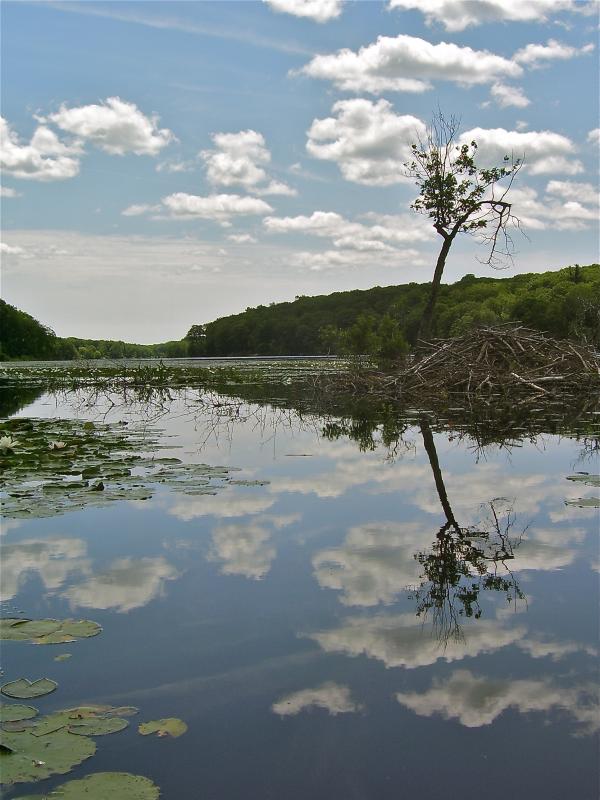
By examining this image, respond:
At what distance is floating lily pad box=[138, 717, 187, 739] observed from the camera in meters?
2.05

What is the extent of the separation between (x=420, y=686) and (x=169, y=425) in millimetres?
8795

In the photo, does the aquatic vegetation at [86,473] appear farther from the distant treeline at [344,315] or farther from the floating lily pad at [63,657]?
the distant treeline at [344,315]

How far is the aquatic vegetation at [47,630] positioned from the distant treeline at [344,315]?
4530 cm

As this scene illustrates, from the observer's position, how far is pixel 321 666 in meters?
2.43

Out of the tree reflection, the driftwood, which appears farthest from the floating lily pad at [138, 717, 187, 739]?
the driftwood

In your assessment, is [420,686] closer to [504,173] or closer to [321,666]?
[321,666]

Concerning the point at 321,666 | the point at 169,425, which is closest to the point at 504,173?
the point at 169,425

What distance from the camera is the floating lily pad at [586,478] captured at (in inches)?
218

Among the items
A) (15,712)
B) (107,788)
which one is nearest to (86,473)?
(15,712)

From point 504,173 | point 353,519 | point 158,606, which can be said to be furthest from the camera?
point 504,173

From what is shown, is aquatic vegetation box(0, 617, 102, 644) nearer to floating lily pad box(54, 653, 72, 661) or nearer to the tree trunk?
floating lily pad box(54, 653, 72, 661)

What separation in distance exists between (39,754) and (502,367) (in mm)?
13412

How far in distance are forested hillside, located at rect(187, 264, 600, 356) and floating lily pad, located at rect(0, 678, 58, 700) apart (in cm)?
4084

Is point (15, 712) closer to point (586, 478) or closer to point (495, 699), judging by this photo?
point (495, 699)
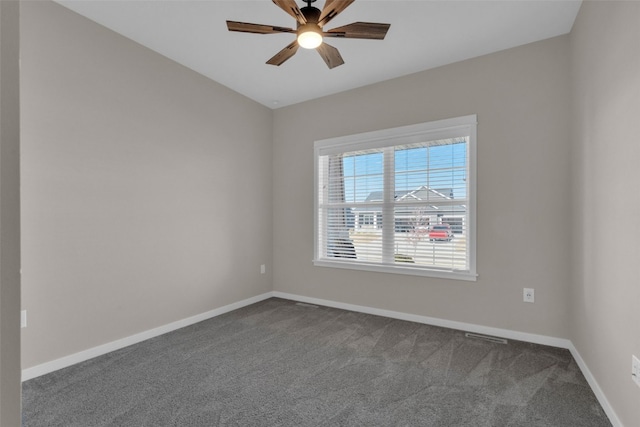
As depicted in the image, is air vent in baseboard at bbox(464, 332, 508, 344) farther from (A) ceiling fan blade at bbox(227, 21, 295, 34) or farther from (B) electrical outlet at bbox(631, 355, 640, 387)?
(A) ceiling fan blade at bbox(227, 21, 295, 34)

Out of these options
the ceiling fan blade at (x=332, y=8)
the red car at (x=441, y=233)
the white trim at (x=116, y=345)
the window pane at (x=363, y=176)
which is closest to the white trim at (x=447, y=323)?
the red car at (x=441, y=233)

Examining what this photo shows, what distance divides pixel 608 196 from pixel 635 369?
944mm

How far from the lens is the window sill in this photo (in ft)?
10.3

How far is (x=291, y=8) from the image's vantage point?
198cm

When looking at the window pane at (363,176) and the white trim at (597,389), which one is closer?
the white trim at (597,389)

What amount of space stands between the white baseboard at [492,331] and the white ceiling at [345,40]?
8.72ft

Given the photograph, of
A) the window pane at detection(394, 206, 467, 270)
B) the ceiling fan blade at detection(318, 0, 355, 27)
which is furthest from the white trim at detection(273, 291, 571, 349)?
the ceiling fan blade at detection(318, 0, 355, 27)

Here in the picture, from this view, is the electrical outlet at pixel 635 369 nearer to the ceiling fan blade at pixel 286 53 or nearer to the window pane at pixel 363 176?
the window pane at pixel 363 176

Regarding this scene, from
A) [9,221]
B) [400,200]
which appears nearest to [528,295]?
[400,200]

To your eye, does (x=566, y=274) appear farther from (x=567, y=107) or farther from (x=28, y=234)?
(x=28, y=234)

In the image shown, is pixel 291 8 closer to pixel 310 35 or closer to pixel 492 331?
pixel 310 35

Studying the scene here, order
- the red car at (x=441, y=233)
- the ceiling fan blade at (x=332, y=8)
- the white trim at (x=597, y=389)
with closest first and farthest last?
the white trim at (x=597, y=389), the ceiling fan blade at (x=332, y=8), the red car at (x=441, y=233)

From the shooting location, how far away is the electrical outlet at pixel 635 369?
1.47 m

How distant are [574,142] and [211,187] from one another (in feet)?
11.5
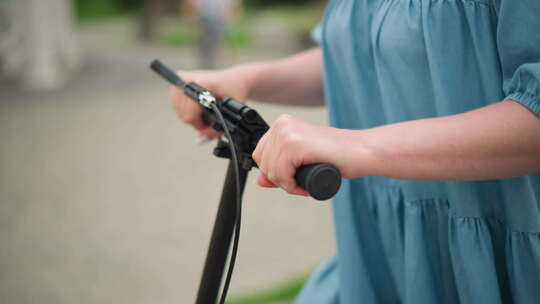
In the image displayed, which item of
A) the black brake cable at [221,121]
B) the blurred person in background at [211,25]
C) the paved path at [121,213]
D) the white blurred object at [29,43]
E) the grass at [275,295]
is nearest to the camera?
the black brake cable at [221,121]

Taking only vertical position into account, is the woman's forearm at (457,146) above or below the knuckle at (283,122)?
below

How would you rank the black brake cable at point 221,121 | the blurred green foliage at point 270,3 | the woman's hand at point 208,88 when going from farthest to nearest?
the blurred green foliage at point 270,3, the woman's hand at point 208,88, the black brake cable at point 221,121

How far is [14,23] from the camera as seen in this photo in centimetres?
577

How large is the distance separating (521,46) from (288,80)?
511mm

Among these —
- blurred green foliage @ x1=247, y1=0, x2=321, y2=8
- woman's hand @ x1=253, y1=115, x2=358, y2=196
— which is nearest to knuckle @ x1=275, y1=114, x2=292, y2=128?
woman's hand @ x1=253, y1=115, x2=358, y2=196

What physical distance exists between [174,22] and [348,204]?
1114cm

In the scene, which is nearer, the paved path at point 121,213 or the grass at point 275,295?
the grass at point 275,295

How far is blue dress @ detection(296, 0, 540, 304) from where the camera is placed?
689 millimetres

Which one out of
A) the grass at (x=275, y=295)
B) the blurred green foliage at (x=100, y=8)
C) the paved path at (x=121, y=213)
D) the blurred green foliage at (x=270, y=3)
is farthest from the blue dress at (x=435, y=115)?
the blurred green foliage at (x=270, y=3)

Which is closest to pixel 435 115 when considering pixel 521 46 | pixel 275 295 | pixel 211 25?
pixel 521 46

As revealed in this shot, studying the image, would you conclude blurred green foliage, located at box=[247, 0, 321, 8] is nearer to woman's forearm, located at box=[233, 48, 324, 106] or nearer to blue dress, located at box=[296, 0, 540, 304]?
woman's forearm, located at box=[233, 48, 324, 106]

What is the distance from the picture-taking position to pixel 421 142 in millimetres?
597

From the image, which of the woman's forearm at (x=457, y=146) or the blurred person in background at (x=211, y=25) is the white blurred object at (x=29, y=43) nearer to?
the blurred person in background at (x=211, y=25)

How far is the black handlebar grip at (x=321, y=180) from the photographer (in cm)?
55
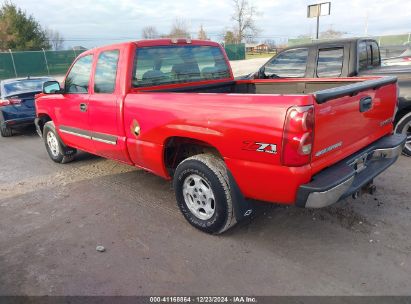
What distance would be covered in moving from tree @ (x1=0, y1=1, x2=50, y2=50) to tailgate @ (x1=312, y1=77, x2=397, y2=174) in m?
※
Task goal – Repeat the records above exactly, omitting every picture.

Written answer –
By examining this image, respond:
At what distance is floating lily pad box=[138, 717, 187, 739] observed from the camera in meters?
2.05

What is the extent of the separation between (x=420, y=686) and (x=169, y=425) in millimetres?
8795

In the photo, does the aquatic vegetation at [86,473] appear farther from the distant treeline at [344,315] or farther from the floating lily pad at [63,657]?
the distant treeline at [344,315]

How far is the aquatic vegetation at [47,630] positioned from the distant treeline at [344,315]?
4530 cm

As this scene illustrates, from the observer's position, how far is pixel 321 666 in meters?
2.43

Out of the tree reflection, the driftwood, which appears farthest from the floating lily pad at [138, 717, 187, 739]?
the driftwood

In your assessment, is [420,686] closer to [504,173] or closer to [321,666]?
[321,666]

Concerning the point at 321,666 | the point at 169,425, which is closest to the point at 504,173?
the point at 169,425

What distance from the camera is the floating lily pad at [586,478] captured at (in inches)?
218

Among the items
A) (15,712)
B) (107,788)
which one is nearest to (86,473)?
(15,712)

From point 504,173 | point 353,519 | point 158,606, which can be said to be furthest from the camera?
point 504,173

From what is shown, is aquatic vegetation box(0, 617, 102, 644) nearer to floating lily pad box(54, 653, 72, 661) or nearer to the tree trunk?
floating lily pad box(54, 653, 72, 661)

What separation in distance exists between (39,754) and (502,367) (in mm)?
13412

How far in distance are forested hillside, located at rect(187, 264, 600, 356) and floating lily pad, located at rect(0, 678, 58, 700) apart (in cm)?
4084

Is point (15, 712) closer to point (586, 478) or closer to point (495, 699), judging by this photo?
point (495, 699)
As depicted in the image, is air vent in baseboard at bbox(464, 332, 508, 344) farther from (A) ceiling fan blade at bbox(227, 21, 295, 34) or farther from (B) electrical outlet at bbox(631, 355, 640, 387)?
(A) ceiling fan blade at bbox(227, 21, 295, 34)

Out of these options
the ceiling fan blade at (x=332, y=8)
the red car at (x=441, y=233)
the white trim at (x=116, y=345)
the window pane at (x=363, y=176)
which is closest to the white trim at (x=447, y=323)?
the red car at (x=441, y=233)

Examining what this photo shows, what distance divides pixel 608 196 from pixel 635 369?
944mm

How far from the lens is the window sill in this photo (in ft)?
10.3

How far is (x=291, y=8) from the image's vantage point?
198cm

When looking at the window pane at (363,176) and the white trim at (597,389), which one is closer?
the white trim at (597,389)

What amount of space stands between the white baseboard at [492,331] and the white ceiling at [345,40]?
8.72ft

Given the photograph, of
A) the window pane at detection(394, 206, 467, 270)
B) the ceiling fan blade at detection(318, 0, 355, 27)
which is furthest from the white trim at detection(273, 291, 571, 349)?
the ceiling fan blade at detection(318, 0, 355, 27)

Here in the picture, from this view, is the electrical outlet at pixel 635 369 nearer to the ceiling fan blade at pixel 286 53 or nearer to the window pane at pixel 363 176?
the window pane at pixel 363 176

Regarding this scene, from
A) [9,221]
B) [400,200]
which appears nearest to [528,295]?
[400,200]

To your eye, does (x=566, y=274) appear farther from (x=567, y=107) or farther from (x=28, y=234)?
(x=28, y=234)

In the image shown, is pixel 291 8 closer to pixel 310 35 or closer to pixel 492 331?
pixel 310 35

Studying the scene here, order
- the red car at (x=441, y=233)
- the ceiling fan blade at (x=332, y=8)
- the white trim at (x=597, y=389)
with closest first and farthest last?
the white trim at (x=597, y=389), the ceiling fan blade at (x=332, y=8), the red car at (x=441, y=233)

From the shooting location, how far away is the electrical outlet at pixel 635 369?
1.47 m

How distant are [574,142] and [211,187] from one another (in feet)?
11.5
In the image displayed, which item of
A) the black brake cable at [221,121]
B) the blurred person in background at [211,25]
C) the paved path at [121,213]
D) the white blurred object at [29,43]
E) the grass at [275,295]
is nearest to the camera?
the black brake cable at [221,121]

Taking only vertical position into account, is the woman's forearm at (457,146) above or below the knuckle at (283,122)?
below

How would you rank the black brake cable at point 221,121 | the blurred green foliage at point 270,3 | the woman's hand at point 208,88 when going from farthest to nearest?
the blurred green foliage at point 270,3, the woman's hand at point 208,88, the black brake cable at point 221,121

How far is [14,23] from the camera as seen in this photo in centimetres?
577

How large is the distance separating (521,46) from (288,80)?
511mm

Among these —
- blurred green foliage @ x1=247, y1=0, x2=321, y2=8
- woman's hand @ x1=253, y1=115, x2=358, y2=196
— which is nearest to knuckle @ x1=275, y1=114, x2=292, y2=128?
woman's hand @ x1=253, y1=115, x2=358, y2=196

What physical distance exists between [174,22] and [348,204]?
1114cm

In the scene, which is nearer, the paved path at point 121,213 or the grass at point 275,295?
the grass at point 275,295

How far is blue dress @ detection(296, 0, 540, 304) from where the camera is placed?
689 millimetres

Which one out of
A) the grass at (x=275, y=295)
B) the blurred green foliage at (x=100, y=8)
C) the paved path at (x=121, y=213)
D) the blurred green foliage at (x=270, y=3)
is farthest from the blue dress at (x=435, y=115)?
the blurred green foliage at (x=270, y=3)

Which is closest to pixel 435 115 when considering pixel 521 46 | pixel 275 295 | pixel 211 25?
pixel 521 46

As revealed in this shot, studying the image, would you conclude blurred green foliage, located at box=[247, 0, 321, 8] is nearer to woman's forearm, located at box=[233, 48, 324, 106] or nearer to blue dress, located at box=[296, 0, 540, 304]?
woman's forearm, located at box=[233, 48, 324, 106]

What is the distance from the picture-taking position to pixel 421 142 in millimetres?
597

From the image, which of the woman's forearm at (x=457, y=146) or the blurred person in background at (x=211, y=25) is the white blurred object at (x=29, y=43) nearer to?
the blurred person in background at (x=211, y=25)

How far is the black handlebar grip at (x=321, y=180) from the photographer (in cm)?
55
What distance would be covered in moving from tree @ (x1=0, y1=1, x2=50, y2=50) to tailgate @ (x1=312, y1=77, x2=397, y2=174) in m?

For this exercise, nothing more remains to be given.